Exercise set -
A. In the passage on restricting access to information, which kinds of ideas are parents said to fear exposing their children to?
B. According to the passage on restricting access to information, what would a dictator's subjects likely do if they got hold of the true information?
C. Could you print the part of the passage on restricting access to information that opens with the words containing "I have come" and closes with "side for now."?

I have come up with two possible answers to why someone would want to restrict access to information.  The first is that they are an actual dictator.  Dictators succeed and thrive because they knowingly give out false information to the people over whom they rule.  If those people were to get a hold of the true information, they would quite likely stage a coup, thereby ending the success (and probably life) of the dictator.  So it is in the dictator's best interest to limit the information available to their subjects, in order that the subjugation continue.  Since there are relatively few dictators in the world, let's set this possibility to the side for now.

My other answer is that people are afraid, not for themselves but for their children.  They are afraid of what might happen if they expose them to new ideas, to scary ideas, to different ideas.  They think that if their children find out about these new concepts, they will be changed by them.  Yes, they will.  That is the whole point of reading.  To experience something beyond what you can see before you.  To learn empathy.  To see into other worlds.  But also to realize that those other worlds can have so much in common with the one in which you live.  To see yourself.

Provided data -
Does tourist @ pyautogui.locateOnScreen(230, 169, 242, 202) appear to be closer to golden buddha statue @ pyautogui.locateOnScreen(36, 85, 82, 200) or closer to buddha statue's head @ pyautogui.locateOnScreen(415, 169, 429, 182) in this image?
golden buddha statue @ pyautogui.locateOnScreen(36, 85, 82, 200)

Answers in order -
A. new ideas, scary ideas, different ideas

B. They would quite likely stage a coup.

C.
I have come up with two possible answers to why someone would want to restrict access to information.  The first is that they are an actual dictator.  Dictators succeed and thrive because they knowingly give out false information to the people over whom they rule.  If those people were to get a hold of the true information, they would quite likely stage a coup, thereby ending the success (and probably life) of the dictator.  So it is in the dictator's best interest to limit the information available to their subjects, in order that the subjugation continue.  Since there are relatively few dictators in the world, let's set this possibility to the side for now.